Considering previous findings of success in mood and behavior modification from token reinforcement, we hypothesized that TET would show a significant effect in reducing the psychological burden of formal caregivers.

3. METHODOLOGY

3.1. Design and Participants

The cause-and-effects research design, which compared the pre-test, post-test and control group scores, was adopted, while the quantitative approach was explored for data collection and analysis. Of 18 general hospitals in Oyo-Sate, Nigeria, two were randomly selected for this study – Adeoyo State Hospital Yemetu, Ibadan and the General Hospital, Oyo. The research design of this study observed a randomization procedure to assign the participants to treatment (15 = Token Economy Therapy) and control (15 = placebo) groups using the Caregiver Burden Inventory (CBI) by Novak and Guest [34]. A total of 30 professional health workers who are referred to as formal caregivers in this study participated in the study.

3.2. Procedure

The researchers obtained ethical clearance and permission from the Social Science and Humanities Research Ethics Committee (SSHRC), the University of Ibadan, and the State Ministry of Health. They were introduced to the chief medical directors of the two selected hospitals. The research lasted four weeks for those who were exposed to TET. Light refreshments were provided to sustain the interest of the participants throughout the training period. However, the same pre-test and post-test instruments were administered to the two groups.

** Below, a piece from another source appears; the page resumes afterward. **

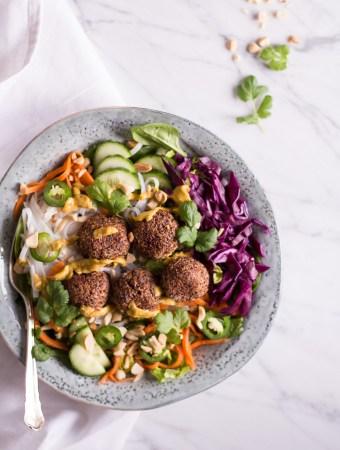 Vietnamese Banh Mi Bowl with plant based quinoa meatballs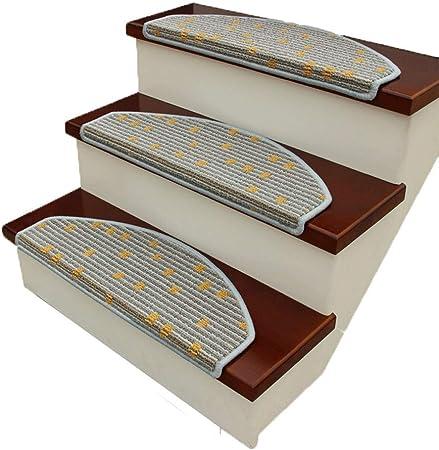 Alfombras de Escalera Peldaños De Escalera Semi-Arco Escaleras Autoadhesivas Antideslizante Escalera Protección del Piso 10MM 2 Colores (Color : B, Size : 5PCS24X65CM): Amazon.es: Hogar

3.3. Criteria of Inclusion

To be part of this study, the individual had to:

  • Sign the consent form and agree to participate.
  • Be health workers with pay.
  • Be either male or female.
  • Be able to speak and write English.
  • Score below 25 on the Caregiver Burden Inventory.

3.4. Instrument

3.4.1. Psychological Burden Scale

To measure the psychological burden in this study, the psychological burden scale [35] was adopted. The scale measures the emotional expectations of workers, such as anxiety, depression, and uneasiness in relation to their work and safety, which are often affected by work conditions and workload. The 26-item scale comprises a 4 Likert response format ranging from Strongly Agree (4) to Strongly Disagreed (1). The reliability coefficient recorded 0.83 in Cronbach alpha. This instrument was used to collect both pre- and post-scores for the study. An example of the comments is: “My motivation for the job is not enough; I switch to alcohol when I feel burdened emotionally, and I have not had enough sleep in the last week due to job demand.”

3.4.2. Caregiver Burden Inventory

The Caregiver Burden Inventory [34] was adopted to screen participants for the study. It is a 24-item multidimensional scale that focuses on the levels of burden experienced by caregivers. The scale response format ranges from Strongly Agree (4) and Nearly Always to Never (1). A high score is between 64-96 and indicates a high level of burden. Moderate scores are between 32 -61, while the lowest scores are between 1 and 31. Hence, those who scored between 64 and 96 were recruited to participate in the study. The reliability value of 0.78 using Cronbach's alpha coefficient was established.

3.5. Intervention Group

3.5.1. Token Economy Therapy Group (TET)

Week One: General orientation and administration of instrument to obtain pre-test scores.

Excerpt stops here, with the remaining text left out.